By SUCHEERA PINIJPARAKARN
THE baht yesterday hit a five-month high while the Stock Exchange of Thailand Index also rose in response to the European Central Bank’s latest monetary-easing measure.
The baht opened at 35.08 to the US dollar, the highest in five months. The SET Index yesterday was also up by 14.53 points, closing at 1,393.41 in response to the ECB’s monetary-easing, as investors expected to see an influx of capital into emerging markets.
Meanwhile, the bullion gold price in Thailand’s spot market yesterday also surged by Bt400 to Bt21,000/Bt21,300 per baht weight gold, resulting from a $15 per ounce rise in the global futures prices that hit a new high of US$1,272 per ounce.
The ECB recently lowered the main rate at which it lends to commercial banks – the so-called refi rate – to zero for the first time ever from 0.05 per cent.
It pushed up the interest rate on its deposit facility for commercial banks to minus .40 per cent from minus 0.30 per cent. This means commercial banks in fact pay the ECB if they choose to transfer their excess funds at the end of the day.
The rate on its marginal lending facility, – the ECB’s overnight credit to banks – has been lowered to 0.25 per cent from 0.30 per cent.
The ECB also announced it would expand the volume of bonds it purchases each month under its programme of quantitative easing (QE) to 80 billion euros ($88 billion) from 60 billion euros.
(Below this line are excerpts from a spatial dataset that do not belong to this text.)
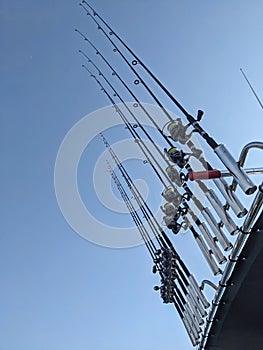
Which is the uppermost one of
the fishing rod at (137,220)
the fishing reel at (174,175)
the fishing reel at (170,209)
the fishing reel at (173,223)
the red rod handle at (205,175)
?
the fishing rod at (137,220)

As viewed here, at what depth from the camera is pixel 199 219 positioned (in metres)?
3.66

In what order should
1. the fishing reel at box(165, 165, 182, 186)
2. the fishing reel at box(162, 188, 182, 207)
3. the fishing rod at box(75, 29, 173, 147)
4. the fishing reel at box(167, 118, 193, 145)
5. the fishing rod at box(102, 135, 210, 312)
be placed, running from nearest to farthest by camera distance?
the fishing reel at box(167, 118, 193, 145) < the fishing reel at box(165, 165, 182, 186) < the fishing reel at box(162, 188, 182, 207) < the fishing rod at box(102, 135, 210, 312) < the fishing rod at box(75, 29, 173, 147)

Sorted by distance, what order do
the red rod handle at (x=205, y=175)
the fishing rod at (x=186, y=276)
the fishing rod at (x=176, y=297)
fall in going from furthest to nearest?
the fishing rod at (x=176, y=297) < the fishing rod at (x=186, y=276) < the red rod handle at (x=205, y=175)

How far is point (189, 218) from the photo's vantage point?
386 centimetres

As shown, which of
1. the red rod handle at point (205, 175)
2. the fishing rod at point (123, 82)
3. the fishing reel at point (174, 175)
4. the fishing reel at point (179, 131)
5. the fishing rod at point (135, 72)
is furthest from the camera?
the fishing rod at point (123, 82)

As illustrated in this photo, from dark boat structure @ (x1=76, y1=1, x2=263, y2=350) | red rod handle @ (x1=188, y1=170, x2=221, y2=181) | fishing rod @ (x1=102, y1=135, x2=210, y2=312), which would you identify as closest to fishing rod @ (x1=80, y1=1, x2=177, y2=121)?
dark boat structure @ (x1=76, y1=1, x2=263, y2=350)

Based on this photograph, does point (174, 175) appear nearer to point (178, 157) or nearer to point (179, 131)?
point (178, 157)

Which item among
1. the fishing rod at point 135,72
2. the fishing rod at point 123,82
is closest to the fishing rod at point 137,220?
the fishing rod at point 123,82

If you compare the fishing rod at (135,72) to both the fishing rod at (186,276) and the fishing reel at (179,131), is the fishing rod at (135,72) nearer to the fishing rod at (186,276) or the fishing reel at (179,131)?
the fishing reel at (179,131)

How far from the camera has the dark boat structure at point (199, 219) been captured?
295 centimetres

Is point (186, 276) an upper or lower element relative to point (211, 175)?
upper

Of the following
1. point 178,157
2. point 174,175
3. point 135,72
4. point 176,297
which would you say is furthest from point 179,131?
point 176,297

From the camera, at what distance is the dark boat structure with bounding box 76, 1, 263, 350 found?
295cm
And it would also start buying corporate bonds under the QE programme.
Siam Commercial Bank’s Economic Intelligence said if the baht strengthened at a rate faster than other currencies, this might put pressure on the Thai central bank to cut its policy rate.
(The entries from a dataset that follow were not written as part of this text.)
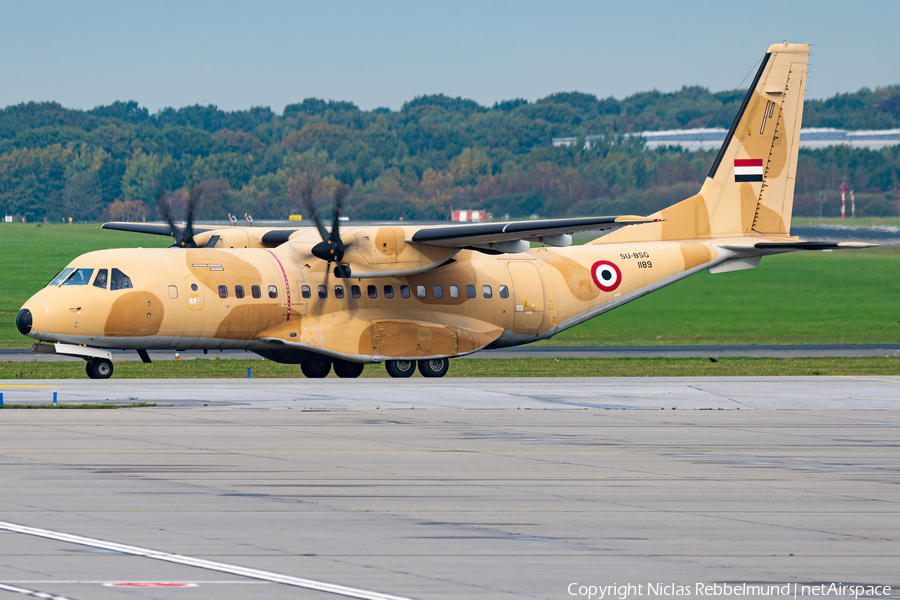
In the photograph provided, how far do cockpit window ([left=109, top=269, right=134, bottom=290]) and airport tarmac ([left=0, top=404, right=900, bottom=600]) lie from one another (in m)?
8.35

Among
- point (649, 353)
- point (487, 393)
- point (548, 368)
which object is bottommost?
point (649, 353)

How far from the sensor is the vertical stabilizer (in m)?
33.3

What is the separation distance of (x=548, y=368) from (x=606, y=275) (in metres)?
3.31

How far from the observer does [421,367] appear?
30359mm

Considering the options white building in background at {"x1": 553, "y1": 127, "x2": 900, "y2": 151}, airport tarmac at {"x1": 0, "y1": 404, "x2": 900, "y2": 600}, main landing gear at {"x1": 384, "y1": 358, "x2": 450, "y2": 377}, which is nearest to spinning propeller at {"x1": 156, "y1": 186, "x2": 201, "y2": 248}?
main landing gear at {"x1": 384, "y1": 358, "x2": 450, "y2": 377}

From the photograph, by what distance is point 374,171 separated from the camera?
5634 cm

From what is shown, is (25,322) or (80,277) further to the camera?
(80,277)

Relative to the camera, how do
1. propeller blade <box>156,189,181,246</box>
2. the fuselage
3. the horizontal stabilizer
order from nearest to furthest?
the fuselage < propeller blade <box>156,189,181,246</box> < the horizontal stabilizer

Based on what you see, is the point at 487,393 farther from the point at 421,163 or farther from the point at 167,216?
the point at 421,163

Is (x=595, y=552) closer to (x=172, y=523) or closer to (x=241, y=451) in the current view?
(x=172, y=523)

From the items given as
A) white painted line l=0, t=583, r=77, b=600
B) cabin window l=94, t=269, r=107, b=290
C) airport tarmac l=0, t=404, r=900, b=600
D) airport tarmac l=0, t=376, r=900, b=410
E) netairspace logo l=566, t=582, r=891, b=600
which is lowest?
airport tarmac l=0, t=376, r=900, b=410

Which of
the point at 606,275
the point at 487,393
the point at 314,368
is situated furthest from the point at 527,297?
the point at 487,393

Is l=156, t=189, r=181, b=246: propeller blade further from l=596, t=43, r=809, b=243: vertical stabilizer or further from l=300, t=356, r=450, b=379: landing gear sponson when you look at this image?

Year to date, the Thai currency has appreciated by 2.3 per cent while Malaysia’s ringgit has strengthened by 4.2 per cent, and the Indonesian rupiah by 5.1 per cent.
“However, there is little chance of the Monetary Policy Committee meeting on March 23 reducing the policy rate to depreciate the value of the baht,” the EIC said. The ECB’s money-easing measure is expected to delay a hike in the US interest rate to keep the momentum of the global economy. But this will only result in a slight depreciation of the baht, according to local economists.
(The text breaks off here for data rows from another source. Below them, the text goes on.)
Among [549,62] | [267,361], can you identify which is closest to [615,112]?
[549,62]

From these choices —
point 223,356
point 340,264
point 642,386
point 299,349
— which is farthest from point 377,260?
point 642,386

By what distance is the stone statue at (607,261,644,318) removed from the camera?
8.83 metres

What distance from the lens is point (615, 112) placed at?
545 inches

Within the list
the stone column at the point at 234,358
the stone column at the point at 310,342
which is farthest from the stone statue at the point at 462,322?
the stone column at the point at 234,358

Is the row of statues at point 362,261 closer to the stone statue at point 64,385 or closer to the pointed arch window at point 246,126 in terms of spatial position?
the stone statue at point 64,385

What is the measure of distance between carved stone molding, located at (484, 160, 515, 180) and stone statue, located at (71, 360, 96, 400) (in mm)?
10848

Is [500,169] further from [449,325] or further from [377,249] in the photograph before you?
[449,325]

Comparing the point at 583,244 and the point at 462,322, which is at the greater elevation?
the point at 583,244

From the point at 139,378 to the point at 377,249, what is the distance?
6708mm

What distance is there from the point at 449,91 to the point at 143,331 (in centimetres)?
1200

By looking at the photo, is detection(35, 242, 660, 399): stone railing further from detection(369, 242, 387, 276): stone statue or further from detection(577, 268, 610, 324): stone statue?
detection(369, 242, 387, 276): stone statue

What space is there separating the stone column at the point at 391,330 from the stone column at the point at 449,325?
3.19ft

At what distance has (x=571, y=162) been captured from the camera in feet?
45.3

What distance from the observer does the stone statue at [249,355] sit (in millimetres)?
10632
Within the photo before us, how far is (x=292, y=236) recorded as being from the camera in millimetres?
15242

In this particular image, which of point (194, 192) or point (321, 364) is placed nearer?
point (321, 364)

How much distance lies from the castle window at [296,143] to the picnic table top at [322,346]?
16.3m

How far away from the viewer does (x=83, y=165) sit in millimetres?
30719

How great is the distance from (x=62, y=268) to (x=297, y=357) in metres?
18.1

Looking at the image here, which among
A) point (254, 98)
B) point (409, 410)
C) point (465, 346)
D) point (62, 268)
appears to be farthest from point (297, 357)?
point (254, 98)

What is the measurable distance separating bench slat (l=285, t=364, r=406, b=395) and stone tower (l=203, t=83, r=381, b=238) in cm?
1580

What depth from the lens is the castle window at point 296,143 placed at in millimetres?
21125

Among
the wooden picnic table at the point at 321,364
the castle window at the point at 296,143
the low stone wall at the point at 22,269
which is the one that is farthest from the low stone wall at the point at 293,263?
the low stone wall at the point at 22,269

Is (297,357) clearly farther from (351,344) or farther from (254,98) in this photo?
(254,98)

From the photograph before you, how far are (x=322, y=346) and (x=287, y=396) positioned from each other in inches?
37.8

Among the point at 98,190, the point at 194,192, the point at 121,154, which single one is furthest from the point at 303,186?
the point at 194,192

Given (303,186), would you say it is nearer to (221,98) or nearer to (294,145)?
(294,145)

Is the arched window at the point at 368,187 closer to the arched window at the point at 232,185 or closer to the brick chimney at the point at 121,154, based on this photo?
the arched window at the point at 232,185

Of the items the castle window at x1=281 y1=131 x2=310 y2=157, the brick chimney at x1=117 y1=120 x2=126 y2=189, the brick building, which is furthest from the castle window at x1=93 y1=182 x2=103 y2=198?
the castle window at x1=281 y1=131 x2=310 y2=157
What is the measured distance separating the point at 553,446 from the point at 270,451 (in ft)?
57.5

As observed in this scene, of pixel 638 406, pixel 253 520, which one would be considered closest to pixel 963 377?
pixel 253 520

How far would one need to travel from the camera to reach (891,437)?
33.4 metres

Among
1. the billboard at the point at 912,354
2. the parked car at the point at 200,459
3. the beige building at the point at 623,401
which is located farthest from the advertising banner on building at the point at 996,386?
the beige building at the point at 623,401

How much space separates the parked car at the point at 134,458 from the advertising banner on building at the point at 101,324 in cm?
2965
As for the baht, it’s not depreciated much as a result of the ECB’s stimulus package, she said, adding the trigger that could weaken the baht was the US Federal Reserve’s decision to hike its Fed fund rate, said Pimonwan Mahujchariyawong, assistant managing director of Kasikorn Research Centre.
The Fed is expected to hold its policy rate and consider raising it again in the middle of this year, she said.
Amonthep Chawla, head of CIMB Thai Bank’s research office, said the clear result of the ECB’s stimulus measure announcement was the euro did not depreciate against the US dollar. Capital funds also flew to emerging markets, strengthening the baht in the short term.